© AlcelVision - Fotolia.com
Après une hausse des prélèvements en 2013, le gouvernement veut une « stabilisation » pour les années à suivre. Certaines baisses ont déjà été confirmées, mais des augmentations sont aussi actées, et d’autres sont prévues, notamment pour les revenus élevés. Récapitulatif des nouveautés fiscales 2015 pour les particuliers…

Indexation du barème de l’impôt sur le revenu sur l’inflation

François Fillon l’avait supprimée en 2012 et Jean-Marc Ayrault avait fait de même en 2013. En 2014, en revanche, elle sera rétablie.

Baisse de la fiscalité sur les plus-values des cessions immobilières et mobilières

Depuis le 1er septembre, la vente d’une résidence secondaire est exonérée d’impôt non plus après 30 ans, mais après 22 ans. La fiscalité des plus-values de cessions d'actions et d'obligations sera quant à elle allégée par des abattements.

Hausse de la TVA

Actuellement à 19,6 %, la TVA passe à 20 % au 1er janvier 2014. Le taux intermédiaire (restaurant, travaux du logement et cinéma), lui, passera de 7 à 10 %. Le taux réduit (alimentation, gaz et électricité) sera cependant baissé à 5 % (5,5 % aujourd’hui).

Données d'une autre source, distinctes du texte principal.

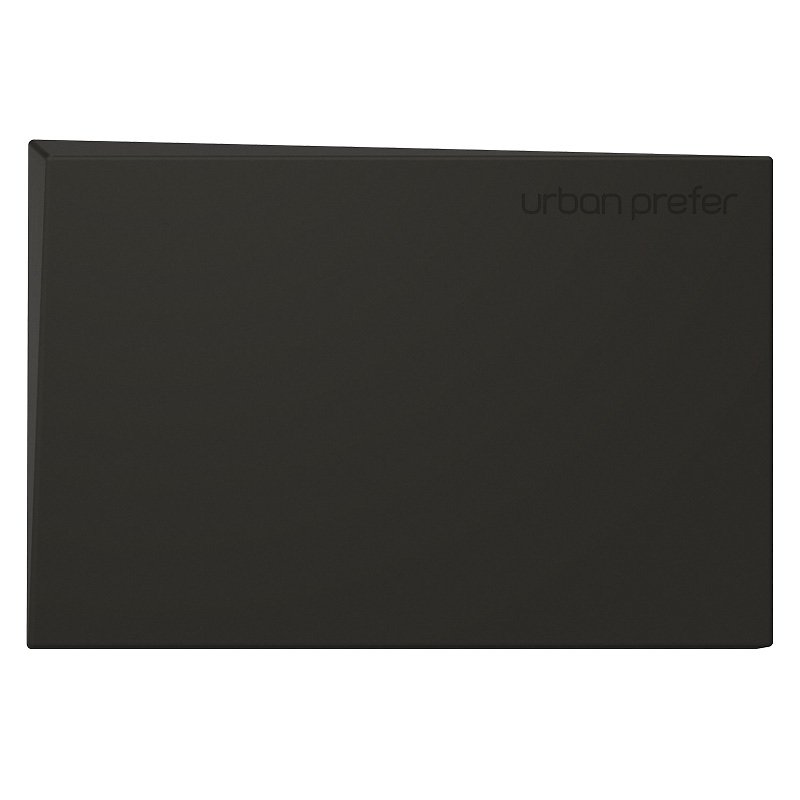 MEET+ card case/top cover - black - ที่เก็บนามบัตร - พลาสติก สีดำ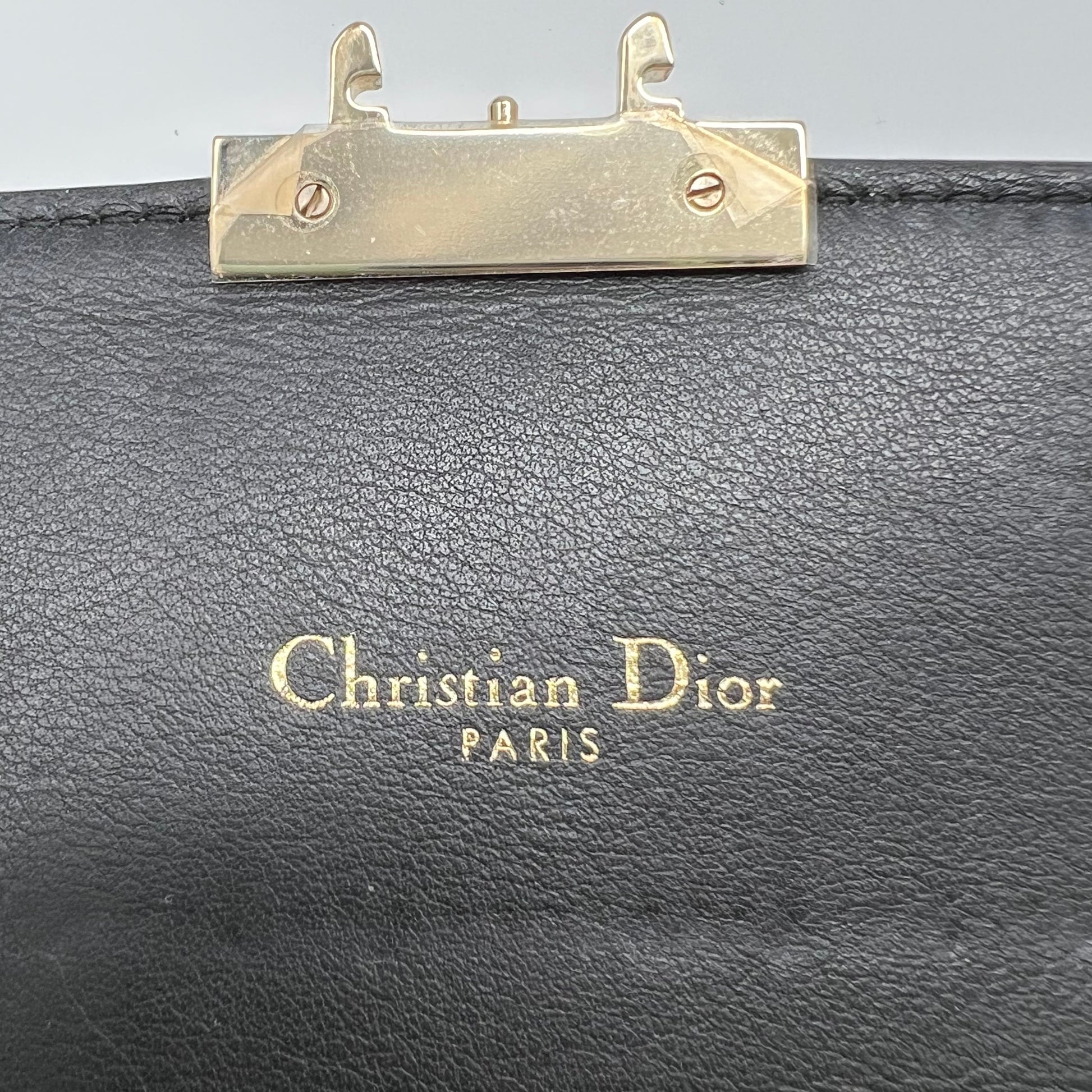 Christian Dior Cannage Miss Dior Promenade Pouch Bag B22892
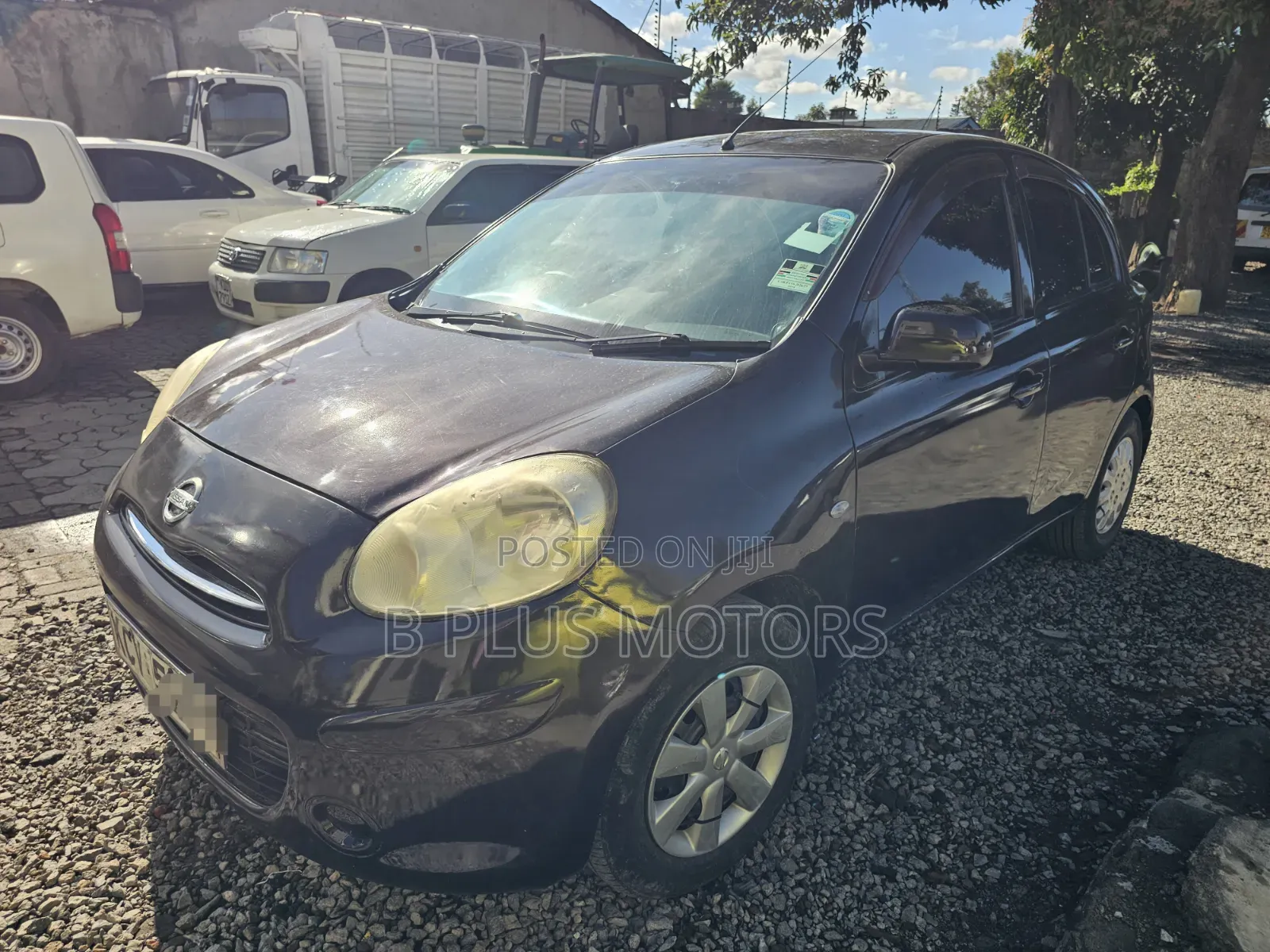 Nissan March 1.2 FWD 2011 Black
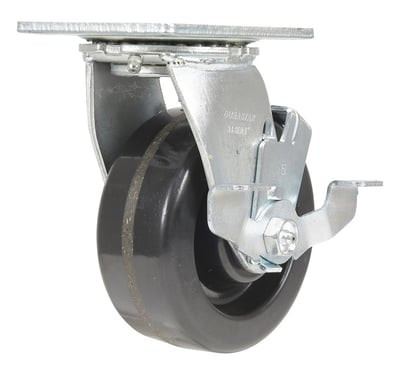 Phenolic Casters - HCST-VE-5X2PH-SWB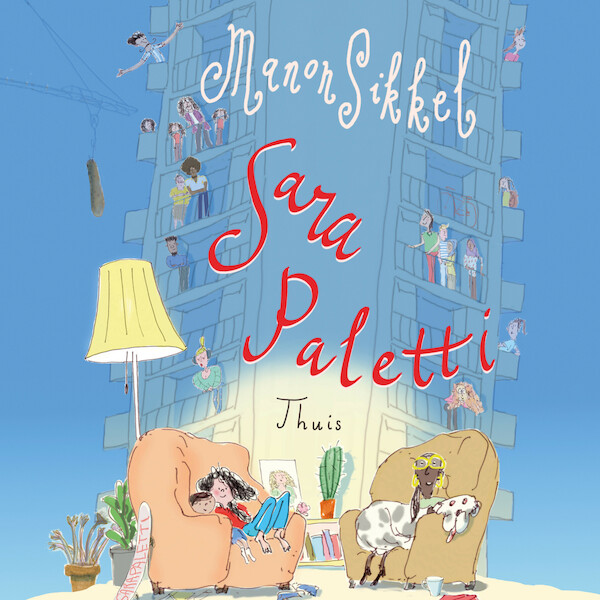 Sara Paletti - Thuis - Manon Sikkel (ISBN 9789021039282)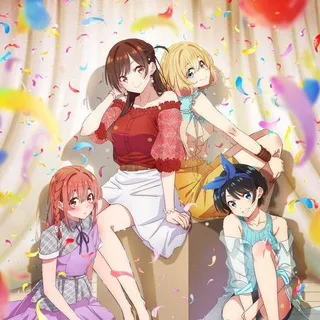 Rent A Girlfriend : Kanojo, Okarishimasu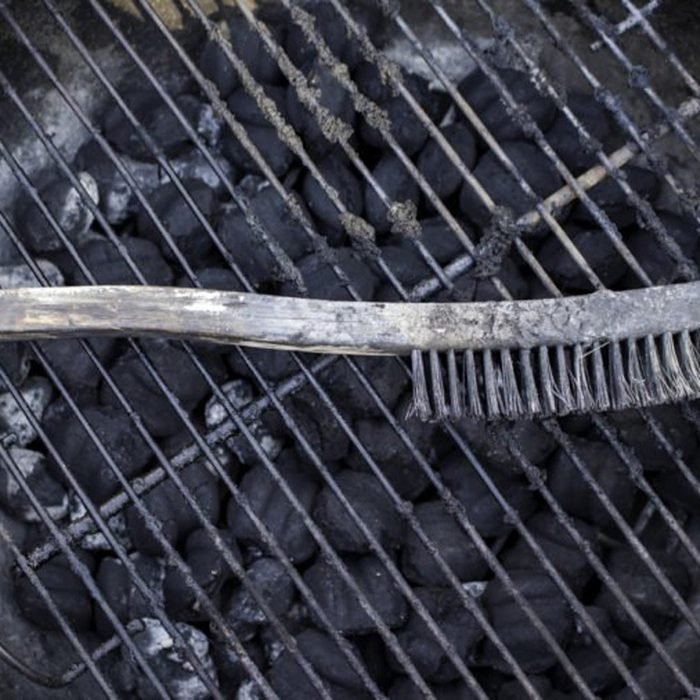 Old Grill Brush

Baisse du plafond du quotient familial

Mauvaise nouvelle pour les 1,3 million de ménages les plus aisés : le quotient familial sera plafonné en 2014 à 1 500 euros, contre 2 000 euros actuellement.

Taxe à 75 %

Envisagée un temps pour les revenus supérieurs à 1 million d’euros, elle sera finalement payée uniquement par les entreprises.

Indexation de l’imposition sur les dividendes et intérêts sur le barème de l’IR

Les dividendes et intérêts sont aujourd’hui imposés selon le barème de l’impôt sur le revenu : encore une hausse d’impôt pour les plus riches.

Augmentation des cotisations retraites

La CSG (Contribution sociale généralisée) n’augmentera finalement pas. Mais les cotisations salariales et patronales prendront 0,15 point en 2014, puis 0,05 en 2015, 2016 et 2017, soit au total 0,3 point en 2017. Il faut ajouter à cela une hausse des cotisations des retraites complémentaires.

Majoration des droits de mutation

Le taux d’imposition, fixé par les départements, pourra s’élever jusqu’à 4,5 %.

Possible suppression de la réduction d’impôt pour frais de scolarisation

Selon Les Echos, le gouvernement envisage de supprimer les réductions d’impôt sur le revenu bénéficiant aux familles ayant des enfants scolarisés dans l'enseignement secondaire et supérieur.